SOURCE EXTRACT
------------------------------------

Not sure if you're mixing things up a bit - e.g. you say

When user logs in :

Node 1 - Primary - jsessionIdSample.node1 
Node 2 - Backup -  jsessionIdSample.node1

Shouldn't Node 2 use a session id ending in .node2?

The session id used IMHO is coming from the jvmRoute attribute in <Engine> and sticks to the machine - when Node 1 is configured with <Engine jvmRoute="node1">, that's what Node 1 knows. Unfortunately you're not quoting your Engine configuration above.

The jvmRoute is merely a hint to the loadbalancer, which machine to route to, thus it must be stable and reliable. It might be as simple as to make extra extra extra sure that your Node 2 has a jvmRoute="node2" configured. I've never seen any different behaviour in tomcat.

Even after your updates to the question I have the feeling that something is weird - see the quoted part in my answer, where Node 1 and Node 2 both use "node1" as indicator. That might be the culprit (or a forgotten typo). The workers, if you're using Apache httpd, have to be named just like their names in workers.properties (at least they have to be unique. See https://tomcat.apache.org/connectors-doc/reference/workers.html)

------------------------------------

Excerpts from a spatial dataset:
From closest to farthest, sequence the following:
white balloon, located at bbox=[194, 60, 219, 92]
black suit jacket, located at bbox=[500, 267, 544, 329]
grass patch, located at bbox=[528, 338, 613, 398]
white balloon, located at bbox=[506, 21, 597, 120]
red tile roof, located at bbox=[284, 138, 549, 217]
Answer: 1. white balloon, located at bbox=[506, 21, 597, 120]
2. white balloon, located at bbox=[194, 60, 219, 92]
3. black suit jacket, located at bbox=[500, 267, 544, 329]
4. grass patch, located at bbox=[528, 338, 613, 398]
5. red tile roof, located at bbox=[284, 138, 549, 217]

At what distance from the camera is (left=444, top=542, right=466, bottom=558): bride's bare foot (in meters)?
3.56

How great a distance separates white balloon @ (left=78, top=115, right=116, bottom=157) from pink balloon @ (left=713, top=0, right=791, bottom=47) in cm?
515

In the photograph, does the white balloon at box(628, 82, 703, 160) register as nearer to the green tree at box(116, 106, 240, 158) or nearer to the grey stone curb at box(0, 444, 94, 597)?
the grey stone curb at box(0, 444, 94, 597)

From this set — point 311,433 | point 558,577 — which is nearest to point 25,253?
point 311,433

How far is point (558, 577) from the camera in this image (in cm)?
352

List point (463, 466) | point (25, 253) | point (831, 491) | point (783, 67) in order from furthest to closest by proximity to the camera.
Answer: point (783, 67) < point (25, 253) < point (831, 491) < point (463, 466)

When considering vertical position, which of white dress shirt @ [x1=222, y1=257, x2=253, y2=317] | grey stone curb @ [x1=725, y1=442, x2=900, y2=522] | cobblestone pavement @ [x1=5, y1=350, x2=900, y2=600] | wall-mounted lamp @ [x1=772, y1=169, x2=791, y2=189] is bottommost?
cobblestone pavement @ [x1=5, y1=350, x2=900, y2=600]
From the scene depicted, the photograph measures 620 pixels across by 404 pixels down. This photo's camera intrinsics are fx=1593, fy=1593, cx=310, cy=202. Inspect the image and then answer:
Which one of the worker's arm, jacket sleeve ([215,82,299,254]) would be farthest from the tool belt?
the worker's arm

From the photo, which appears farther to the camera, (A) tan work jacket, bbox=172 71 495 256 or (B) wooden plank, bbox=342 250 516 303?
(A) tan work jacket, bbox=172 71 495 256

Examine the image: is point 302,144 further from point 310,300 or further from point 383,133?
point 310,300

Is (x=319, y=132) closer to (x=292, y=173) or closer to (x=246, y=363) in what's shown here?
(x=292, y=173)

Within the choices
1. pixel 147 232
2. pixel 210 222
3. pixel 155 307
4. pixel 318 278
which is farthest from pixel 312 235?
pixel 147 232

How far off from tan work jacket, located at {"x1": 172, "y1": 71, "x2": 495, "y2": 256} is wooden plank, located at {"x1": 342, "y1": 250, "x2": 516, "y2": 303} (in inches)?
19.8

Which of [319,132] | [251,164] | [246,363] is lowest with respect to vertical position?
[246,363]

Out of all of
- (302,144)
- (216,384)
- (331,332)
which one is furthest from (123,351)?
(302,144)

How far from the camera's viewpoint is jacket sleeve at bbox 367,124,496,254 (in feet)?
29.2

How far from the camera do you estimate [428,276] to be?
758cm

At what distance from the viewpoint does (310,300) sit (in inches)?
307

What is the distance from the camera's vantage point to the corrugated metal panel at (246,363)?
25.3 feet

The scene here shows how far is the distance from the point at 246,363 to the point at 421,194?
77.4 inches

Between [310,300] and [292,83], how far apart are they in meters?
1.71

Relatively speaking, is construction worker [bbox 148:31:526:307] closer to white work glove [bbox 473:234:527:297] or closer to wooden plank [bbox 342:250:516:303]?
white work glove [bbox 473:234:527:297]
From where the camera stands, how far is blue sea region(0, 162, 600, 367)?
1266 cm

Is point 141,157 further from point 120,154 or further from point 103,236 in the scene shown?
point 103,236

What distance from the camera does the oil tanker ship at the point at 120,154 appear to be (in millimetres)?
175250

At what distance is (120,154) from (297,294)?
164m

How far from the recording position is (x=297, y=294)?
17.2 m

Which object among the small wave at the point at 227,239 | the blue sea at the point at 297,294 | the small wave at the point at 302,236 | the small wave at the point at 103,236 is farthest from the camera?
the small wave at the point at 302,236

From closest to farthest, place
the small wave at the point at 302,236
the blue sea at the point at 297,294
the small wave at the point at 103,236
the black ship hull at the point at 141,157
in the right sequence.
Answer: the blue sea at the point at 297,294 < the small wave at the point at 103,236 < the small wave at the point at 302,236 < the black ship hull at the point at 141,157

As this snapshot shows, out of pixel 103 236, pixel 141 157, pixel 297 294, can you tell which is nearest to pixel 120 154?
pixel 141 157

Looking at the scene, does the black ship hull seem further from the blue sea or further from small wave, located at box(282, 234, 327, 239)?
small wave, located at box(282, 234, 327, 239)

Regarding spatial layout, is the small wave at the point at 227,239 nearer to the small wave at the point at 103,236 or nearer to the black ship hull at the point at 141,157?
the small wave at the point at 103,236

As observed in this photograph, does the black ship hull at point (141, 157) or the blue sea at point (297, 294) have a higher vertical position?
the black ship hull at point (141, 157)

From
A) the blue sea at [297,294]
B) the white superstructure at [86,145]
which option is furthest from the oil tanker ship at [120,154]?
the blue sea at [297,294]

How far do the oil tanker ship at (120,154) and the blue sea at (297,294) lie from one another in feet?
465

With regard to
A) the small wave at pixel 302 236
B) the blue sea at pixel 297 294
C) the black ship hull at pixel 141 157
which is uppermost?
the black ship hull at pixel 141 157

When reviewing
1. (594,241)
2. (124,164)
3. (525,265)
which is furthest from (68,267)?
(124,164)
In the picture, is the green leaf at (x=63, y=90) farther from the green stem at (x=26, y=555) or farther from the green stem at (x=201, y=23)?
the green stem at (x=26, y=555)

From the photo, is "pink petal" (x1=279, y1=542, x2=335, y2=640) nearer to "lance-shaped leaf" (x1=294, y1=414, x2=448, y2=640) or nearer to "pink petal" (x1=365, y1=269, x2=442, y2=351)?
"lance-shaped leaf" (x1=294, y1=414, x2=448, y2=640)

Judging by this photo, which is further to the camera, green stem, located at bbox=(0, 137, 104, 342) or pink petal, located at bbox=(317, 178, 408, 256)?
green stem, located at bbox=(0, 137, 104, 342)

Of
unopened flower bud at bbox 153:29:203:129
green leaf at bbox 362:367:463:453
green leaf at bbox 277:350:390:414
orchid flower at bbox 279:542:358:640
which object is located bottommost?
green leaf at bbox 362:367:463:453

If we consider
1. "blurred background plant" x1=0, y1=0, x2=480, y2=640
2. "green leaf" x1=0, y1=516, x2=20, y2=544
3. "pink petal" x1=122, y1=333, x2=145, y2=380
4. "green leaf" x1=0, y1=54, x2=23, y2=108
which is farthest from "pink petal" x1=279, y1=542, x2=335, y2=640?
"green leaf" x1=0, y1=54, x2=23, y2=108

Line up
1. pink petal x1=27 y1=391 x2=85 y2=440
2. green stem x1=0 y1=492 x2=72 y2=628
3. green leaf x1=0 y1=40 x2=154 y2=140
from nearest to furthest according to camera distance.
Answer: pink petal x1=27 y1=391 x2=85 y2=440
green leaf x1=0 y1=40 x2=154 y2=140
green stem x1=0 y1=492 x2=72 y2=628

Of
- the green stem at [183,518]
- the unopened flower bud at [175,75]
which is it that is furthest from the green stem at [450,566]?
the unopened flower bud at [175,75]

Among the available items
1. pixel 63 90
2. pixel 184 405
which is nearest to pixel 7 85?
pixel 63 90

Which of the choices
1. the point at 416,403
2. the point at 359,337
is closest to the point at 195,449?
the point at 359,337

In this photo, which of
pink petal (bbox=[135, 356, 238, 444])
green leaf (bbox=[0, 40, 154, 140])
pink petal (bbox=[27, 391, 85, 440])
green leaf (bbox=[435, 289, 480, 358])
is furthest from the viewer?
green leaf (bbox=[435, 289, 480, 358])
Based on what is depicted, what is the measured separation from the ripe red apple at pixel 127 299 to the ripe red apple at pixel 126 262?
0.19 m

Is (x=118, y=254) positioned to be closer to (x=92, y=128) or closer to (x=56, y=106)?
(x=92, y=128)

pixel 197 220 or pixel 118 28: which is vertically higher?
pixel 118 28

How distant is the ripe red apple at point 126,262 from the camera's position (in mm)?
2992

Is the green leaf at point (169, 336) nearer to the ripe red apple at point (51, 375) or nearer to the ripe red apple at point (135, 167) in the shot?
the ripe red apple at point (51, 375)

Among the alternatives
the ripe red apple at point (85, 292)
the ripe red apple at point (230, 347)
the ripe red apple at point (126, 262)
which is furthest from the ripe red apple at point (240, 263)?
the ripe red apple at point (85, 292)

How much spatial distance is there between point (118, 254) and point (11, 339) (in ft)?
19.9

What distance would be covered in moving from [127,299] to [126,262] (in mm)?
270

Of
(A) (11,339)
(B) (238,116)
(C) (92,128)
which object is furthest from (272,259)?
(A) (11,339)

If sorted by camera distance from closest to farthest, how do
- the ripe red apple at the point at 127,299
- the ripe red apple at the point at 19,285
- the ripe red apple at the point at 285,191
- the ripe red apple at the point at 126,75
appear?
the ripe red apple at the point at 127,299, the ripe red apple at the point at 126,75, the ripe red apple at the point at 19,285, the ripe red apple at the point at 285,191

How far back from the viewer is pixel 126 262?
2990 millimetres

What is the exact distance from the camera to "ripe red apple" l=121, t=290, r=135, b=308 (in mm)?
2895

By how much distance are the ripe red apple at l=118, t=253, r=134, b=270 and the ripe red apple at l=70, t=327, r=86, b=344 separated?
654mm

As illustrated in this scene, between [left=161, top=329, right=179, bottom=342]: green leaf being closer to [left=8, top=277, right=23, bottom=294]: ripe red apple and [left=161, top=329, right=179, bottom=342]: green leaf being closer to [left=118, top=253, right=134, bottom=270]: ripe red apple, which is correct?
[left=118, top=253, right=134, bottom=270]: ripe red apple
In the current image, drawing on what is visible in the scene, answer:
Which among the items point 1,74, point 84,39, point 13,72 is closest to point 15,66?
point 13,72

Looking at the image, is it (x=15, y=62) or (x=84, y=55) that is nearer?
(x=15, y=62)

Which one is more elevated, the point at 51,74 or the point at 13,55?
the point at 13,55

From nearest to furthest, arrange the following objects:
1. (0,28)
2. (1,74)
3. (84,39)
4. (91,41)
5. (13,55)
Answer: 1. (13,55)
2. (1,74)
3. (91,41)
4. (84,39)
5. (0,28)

------------------------------------

PROBLEM TO WORK ON
Duplicate the stretch of the answer about Tomcat session IDs from "When user logs" through "Engine configuration above.". The records stand apart from the answer about Tomcat session IDs and have no tie to it.

FINAL RESULT
When user logs in :

Node 1 - Primary - jsessionIdSample.node1 
Node 2 - Backup -  jsessionIdSample.node1

Shouldn't Node 2 use a session id ending in .node2?

The session id used IMHO is coming from the jvmRoute attribute in <Engine> and sticks to the machine - when Node 1 is configured with <Engine jvmRoute="node1">, that's what Node 1 knows. Unfortunately you're not quoting your Engine configuration above.